College of Animal Science and Technology, Yangzhou University, Yangzhou 225009, China.
Department of Animal Production, Faculty of Agriculture, Kafrelsheikh University, Kafrelsheikh 33516, Egypt.
Viruses. 2024 Mar 4;16(3):398. doi: 10.3390/v16030398.
The interest in endogenous retroviruses (ERVs) has been fueled by their impact on the evolution of the host genome. In this study, we used multiple pipelines to conduct a de novo exploration and annotation of ERVs in 13 species of the Caprinae subfamily. Through analyses of sequence identity, structural organization, and phylogeny, we defined 28 ERV groups within Caprinae, including 19 gamma retrovirus groups and 9 beta retrovirus groups. Notably, we identified four recent and potentially active groups prevalent in the Caprinae genomes. Additionally, our investigation revealed that most long noncoding genes (lncRNA) and protein-coding genes (PC) contain ERV-derived sequences.

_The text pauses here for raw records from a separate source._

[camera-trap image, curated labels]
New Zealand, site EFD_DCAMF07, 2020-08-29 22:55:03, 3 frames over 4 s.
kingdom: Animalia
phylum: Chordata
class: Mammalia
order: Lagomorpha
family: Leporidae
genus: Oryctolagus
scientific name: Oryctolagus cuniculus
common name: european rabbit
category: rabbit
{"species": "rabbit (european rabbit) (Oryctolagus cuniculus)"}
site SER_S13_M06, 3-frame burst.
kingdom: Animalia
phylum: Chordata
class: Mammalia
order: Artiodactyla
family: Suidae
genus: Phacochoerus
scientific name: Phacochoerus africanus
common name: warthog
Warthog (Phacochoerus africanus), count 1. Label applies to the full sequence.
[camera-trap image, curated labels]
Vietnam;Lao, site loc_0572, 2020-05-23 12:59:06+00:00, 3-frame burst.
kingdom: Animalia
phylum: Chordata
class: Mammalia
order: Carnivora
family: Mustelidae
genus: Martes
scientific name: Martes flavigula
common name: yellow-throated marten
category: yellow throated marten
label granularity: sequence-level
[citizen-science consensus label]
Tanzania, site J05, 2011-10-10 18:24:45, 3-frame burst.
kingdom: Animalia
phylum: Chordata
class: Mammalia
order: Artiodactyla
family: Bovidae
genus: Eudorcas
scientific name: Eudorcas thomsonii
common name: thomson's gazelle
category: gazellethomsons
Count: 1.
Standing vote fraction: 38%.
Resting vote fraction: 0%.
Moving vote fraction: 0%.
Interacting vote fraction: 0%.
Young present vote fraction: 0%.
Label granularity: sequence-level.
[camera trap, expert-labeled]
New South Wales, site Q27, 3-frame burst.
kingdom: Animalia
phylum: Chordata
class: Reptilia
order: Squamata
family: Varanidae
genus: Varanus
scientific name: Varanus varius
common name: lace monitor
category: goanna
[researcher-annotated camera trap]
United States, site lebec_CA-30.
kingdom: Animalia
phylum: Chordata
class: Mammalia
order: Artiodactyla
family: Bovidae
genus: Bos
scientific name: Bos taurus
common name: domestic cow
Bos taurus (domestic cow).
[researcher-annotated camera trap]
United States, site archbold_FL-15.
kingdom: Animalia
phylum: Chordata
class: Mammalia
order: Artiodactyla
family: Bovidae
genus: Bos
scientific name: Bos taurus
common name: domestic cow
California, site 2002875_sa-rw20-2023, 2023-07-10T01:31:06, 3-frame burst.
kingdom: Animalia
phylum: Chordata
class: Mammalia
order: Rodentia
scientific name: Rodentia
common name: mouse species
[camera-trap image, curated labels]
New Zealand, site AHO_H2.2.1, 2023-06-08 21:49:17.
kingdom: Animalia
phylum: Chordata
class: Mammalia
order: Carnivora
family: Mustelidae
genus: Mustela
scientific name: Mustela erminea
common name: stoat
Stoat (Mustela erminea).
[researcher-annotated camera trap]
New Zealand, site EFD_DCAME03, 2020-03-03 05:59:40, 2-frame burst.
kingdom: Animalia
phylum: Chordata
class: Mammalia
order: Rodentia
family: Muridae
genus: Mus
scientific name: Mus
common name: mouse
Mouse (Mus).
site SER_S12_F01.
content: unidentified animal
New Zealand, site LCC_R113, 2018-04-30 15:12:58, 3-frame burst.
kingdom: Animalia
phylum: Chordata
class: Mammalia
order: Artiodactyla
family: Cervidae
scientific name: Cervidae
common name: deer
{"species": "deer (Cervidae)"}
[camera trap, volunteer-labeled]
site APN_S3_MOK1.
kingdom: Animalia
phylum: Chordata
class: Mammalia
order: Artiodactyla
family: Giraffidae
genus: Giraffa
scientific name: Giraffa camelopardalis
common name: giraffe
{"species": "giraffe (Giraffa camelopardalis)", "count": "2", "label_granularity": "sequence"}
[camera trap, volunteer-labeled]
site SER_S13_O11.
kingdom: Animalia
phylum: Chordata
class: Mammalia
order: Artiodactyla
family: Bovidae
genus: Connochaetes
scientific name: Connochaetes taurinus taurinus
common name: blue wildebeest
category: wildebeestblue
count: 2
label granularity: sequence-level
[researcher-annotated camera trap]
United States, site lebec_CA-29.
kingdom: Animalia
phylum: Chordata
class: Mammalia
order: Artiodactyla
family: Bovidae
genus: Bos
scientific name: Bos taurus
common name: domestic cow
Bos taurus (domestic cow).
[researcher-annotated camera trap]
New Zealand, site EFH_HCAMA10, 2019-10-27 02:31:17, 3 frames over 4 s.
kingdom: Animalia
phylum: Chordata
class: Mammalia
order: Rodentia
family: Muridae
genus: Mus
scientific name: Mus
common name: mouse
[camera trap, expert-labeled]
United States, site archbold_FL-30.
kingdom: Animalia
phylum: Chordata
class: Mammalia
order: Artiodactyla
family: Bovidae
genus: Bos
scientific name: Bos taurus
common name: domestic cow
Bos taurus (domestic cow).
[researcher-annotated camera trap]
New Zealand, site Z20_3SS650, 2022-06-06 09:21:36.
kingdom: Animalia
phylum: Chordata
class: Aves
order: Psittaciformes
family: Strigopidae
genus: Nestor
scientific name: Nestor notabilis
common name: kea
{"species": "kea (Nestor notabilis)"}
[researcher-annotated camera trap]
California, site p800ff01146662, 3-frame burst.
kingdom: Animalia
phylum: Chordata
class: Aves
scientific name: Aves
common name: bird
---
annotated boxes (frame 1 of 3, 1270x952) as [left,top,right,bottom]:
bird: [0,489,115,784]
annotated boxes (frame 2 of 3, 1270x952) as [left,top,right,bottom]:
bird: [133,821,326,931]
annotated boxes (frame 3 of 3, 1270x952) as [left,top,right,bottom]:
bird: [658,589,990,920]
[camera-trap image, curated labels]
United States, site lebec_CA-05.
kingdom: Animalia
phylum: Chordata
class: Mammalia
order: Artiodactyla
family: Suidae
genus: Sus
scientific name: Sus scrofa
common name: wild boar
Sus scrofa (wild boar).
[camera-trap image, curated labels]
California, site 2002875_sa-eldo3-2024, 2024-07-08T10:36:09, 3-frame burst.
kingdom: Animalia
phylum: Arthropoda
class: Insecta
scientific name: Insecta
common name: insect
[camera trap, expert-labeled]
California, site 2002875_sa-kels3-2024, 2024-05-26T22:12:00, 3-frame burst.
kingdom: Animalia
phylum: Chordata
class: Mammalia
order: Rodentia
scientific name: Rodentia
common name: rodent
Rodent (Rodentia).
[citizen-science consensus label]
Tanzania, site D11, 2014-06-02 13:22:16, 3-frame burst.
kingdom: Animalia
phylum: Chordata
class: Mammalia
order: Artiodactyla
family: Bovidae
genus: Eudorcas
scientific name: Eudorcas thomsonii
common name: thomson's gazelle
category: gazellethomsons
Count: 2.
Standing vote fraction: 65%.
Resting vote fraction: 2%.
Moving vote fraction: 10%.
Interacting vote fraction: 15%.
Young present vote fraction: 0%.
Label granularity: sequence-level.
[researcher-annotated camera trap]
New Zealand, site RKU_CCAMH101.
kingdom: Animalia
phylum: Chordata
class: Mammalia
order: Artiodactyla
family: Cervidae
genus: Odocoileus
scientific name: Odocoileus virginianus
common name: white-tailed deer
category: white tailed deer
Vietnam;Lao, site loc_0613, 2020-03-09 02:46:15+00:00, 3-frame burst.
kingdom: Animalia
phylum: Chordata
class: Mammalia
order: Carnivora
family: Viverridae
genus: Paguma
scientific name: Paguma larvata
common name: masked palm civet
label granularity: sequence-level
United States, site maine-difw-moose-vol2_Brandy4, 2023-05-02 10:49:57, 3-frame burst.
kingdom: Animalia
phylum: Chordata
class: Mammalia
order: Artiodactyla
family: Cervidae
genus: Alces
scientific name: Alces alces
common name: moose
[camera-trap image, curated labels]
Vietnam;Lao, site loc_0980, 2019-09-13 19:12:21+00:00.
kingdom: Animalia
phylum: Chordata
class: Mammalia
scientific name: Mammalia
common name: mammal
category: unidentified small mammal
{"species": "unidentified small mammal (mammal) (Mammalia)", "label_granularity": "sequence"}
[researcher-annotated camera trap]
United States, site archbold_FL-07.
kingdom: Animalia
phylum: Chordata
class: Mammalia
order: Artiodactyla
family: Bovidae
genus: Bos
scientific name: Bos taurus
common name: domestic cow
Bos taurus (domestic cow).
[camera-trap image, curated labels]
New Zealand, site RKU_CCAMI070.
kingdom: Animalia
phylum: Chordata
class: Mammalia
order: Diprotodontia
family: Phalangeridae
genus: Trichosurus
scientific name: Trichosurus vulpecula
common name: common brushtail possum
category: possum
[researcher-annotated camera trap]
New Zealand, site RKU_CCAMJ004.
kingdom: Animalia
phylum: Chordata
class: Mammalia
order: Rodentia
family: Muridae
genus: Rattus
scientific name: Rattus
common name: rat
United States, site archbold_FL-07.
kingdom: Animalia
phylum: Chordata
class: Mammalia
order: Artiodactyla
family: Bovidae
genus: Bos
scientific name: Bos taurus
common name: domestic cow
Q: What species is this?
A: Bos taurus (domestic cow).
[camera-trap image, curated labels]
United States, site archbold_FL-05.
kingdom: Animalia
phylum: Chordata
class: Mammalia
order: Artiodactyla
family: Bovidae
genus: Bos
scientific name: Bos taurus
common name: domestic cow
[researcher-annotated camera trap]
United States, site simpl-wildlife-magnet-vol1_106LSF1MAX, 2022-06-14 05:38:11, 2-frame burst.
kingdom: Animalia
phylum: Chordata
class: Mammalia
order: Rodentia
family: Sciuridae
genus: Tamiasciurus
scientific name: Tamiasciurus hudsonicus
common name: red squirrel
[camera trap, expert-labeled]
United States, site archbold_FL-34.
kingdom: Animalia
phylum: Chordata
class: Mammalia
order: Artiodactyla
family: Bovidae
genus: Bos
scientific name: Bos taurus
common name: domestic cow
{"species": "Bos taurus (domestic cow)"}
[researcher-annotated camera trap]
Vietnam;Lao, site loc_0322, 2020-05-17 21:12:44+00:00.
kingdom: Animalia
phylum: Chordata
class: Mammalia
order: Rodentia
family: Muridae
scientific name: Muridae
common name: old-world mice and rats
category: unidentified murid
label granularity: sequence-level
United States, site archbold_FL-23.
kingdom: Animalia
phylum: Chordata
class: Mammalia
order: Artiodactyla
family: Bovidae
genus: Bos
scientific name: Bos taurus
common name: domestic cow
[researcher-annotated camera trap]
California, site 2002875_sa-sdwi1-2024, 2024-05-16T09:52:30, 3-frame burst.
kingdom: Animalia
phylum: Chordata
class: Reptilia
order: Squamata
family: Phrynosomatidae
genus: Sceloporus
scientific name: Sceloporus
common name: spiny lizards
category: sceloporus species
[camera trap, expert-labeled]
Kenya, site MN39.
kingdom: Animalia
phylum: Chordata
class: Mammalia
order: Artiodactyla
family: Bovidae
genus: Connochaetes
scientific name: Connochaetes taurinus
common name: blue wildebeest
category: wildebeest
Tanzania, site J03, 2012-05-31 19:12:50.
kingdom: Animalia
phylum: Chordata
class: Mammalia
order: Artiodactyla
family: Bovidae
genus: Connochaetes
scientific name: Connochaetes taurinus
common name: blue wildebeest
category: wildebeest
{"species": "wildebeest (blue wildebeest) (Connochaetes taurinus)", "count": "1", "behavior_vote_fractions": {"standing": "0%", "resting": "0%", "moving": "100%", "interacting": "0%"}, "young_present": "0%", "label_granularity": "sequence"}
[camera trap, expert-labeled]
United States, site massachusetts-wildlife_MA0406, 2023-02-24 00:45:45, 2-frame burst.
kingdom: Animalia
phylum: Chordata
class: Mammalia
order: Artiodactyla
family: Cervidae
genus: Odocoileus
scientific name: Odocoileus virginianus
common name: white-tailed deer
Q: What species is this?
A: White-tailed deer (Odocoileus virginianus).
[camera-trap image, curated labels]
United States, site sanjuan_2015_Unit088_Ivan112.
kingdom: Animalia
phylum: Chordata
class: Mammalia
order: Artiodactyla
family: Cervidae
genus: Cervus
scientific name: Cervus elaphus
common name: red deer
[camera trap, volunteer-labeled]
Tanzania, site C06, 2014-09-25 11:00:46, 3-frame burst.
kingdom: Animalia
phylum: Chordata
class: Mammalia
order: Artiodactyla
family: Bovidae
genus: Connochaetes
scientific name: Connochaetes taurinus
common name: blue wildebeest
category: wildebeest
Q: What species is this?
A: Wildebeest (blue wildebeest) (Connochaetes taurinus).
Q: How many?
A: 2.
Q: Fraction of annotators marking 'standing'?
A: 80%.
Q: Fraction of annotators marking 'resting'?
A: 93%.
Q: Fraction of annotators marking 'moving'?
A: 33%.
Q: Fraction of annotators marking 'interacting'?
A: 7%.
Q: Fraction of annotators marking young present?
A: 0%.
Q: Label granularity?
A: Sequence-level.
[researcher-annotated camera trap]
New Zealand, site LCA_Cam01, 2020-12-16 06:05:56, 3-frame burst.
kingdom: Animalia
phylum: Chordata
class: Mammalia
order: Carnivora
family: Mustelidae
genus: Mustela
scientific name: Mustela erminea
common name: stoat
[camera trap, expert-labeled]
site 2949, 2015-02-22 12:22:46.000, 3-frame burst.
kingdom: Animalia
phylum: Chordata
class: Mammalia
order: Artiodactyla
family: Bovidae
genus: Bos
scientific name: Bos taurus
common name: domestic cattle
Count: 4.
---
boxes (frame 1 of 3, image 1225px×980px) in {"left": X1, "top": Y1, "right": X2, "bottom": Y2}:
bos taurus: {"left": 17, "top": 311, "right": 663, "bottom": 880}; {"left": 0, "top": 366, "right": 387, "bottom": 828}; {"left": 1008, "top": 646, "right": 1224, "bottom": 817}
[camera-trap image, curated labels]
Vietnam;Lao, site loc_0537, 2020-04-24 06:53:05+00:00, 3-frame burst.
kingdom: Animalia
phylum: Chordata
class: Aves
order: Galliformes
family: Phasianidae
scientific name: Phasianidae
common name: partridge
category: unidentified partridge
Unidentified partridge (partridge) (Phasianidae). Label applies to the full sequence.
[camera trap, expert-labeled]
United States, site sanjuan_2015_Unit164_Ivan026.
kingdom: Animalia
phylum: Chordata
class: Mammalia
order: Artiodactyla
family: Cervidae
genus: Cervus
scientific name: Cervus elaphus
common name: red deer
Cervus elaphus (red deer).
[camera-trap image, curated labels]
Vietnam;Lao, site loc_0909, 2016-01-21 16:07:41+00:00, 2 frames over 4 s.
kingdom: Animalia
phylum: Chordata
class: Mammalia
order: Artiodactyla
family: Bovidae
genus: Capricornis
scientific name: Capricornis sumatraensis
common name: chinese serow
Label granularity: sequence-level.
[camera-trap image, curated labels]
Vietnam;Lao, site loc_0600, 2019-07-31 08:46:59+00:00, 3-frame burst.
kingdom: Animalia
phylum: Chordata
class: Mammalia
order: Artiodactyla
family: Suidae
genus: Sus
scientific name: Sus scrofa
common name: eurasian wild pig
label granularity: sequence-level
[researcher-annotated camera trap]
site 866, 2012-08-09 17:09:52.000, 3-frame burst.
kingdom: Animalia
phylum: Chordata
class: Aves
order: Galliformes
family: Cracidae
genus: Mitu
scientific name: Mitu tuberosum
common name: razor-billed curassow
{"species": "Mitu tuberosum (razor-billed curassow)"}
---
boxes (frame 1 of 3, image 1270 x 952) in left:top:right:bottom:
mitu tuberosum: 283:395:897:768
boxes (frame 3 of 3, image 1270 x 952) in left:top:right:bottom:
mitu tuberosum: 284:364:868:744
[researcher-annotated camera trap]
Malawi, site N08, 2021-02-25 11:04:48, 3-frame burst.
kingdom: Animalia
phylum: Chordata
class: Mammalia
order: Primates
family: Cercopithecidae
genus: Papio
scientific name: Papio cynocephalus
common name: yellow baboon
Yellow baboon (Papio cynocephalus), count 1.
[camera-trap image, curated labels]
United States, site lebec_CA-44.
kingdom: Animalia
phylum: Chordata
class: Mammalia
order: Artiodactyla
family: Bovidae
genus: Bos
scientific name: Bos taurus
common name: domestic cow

Specifically, we observed that ERV-derived sequences were present in approximately 75% of protein-coding genes and 81% of lncRNA genes in sheep. Similarly, in goats, ERV-derived sequences were found in approximately 74% of protein-coding genes and 75% of lncRNA genes. Our findings lead to the conclusion that the majority of ERVs in the Caprinae genomes can be categorized as fossils, representing remnants of past retroviral infections that have become permanently integrated into the genomes. Nevertheless, the identification of the Cap_ERV_20, Cap_ERV_21, Cap_ERV_24, and Cap_ERV_25 groups indicates the presence of relatively recent and potentially active ERVs in these genomes. These particular groups may contribute to the ongoing evolution of the Caprinae genome. The identification of putatively active ERVs in the Caprinae genomes raises the possibility of harnessing them for future genetic marker development.
内源性逆转录病毒(ERVs)因其对宿主基因组进化的影响而引起了人们的兴趣。在这项研究中,我们使用多种管道对 13 种绵羊科物种中的 ERV 进行了从头探索和注释。通过序列同一性、结构组织和系统发育分析,我们在绵羊科内定义了 28 个 ERV 组,包括 19 个伽马逆转录病毒组和 9 个贝塔逆转录病毒组。值得注意的是,我们鉴定了在绵羊科基因组中流行的四个最近的和潜在活跃的组。此外,我们的研究还表明,大多数长非编码基因(lncRNA)和蛋白编码基因(PC)都包含 ERV 衍生序列。具体来说,我们观察到 ERV 衍生序列存在于绵羊大约 75%的蛋白编码基因和约 81%的 lncRNA 基因中。类似地,在山羊中,ERV 衍生序列存在于大约 74%的蛋白编码基因和约 75%的 lncRNA 基因中。我们的研究结果表明,绵羊科基因组中的大多数 ERV 可以归类为化石,代表过去逆转录病毒感染的残余物,已经永久整合到基因组中。然而,Cap_ERV_20、Cap_ERV_21、Cap_ERV_24 和 Cap_ERV_25 组的鉴定表明,这些基因组中存在相对较新的和潜在活跃的 ERV。这些特定的组可能有助于绵羊科基因组的持续进化。绵羊科基因组中潜在活跃 ERV 的鉴定为未来遗传标记的开发提供了利用它们的可能性。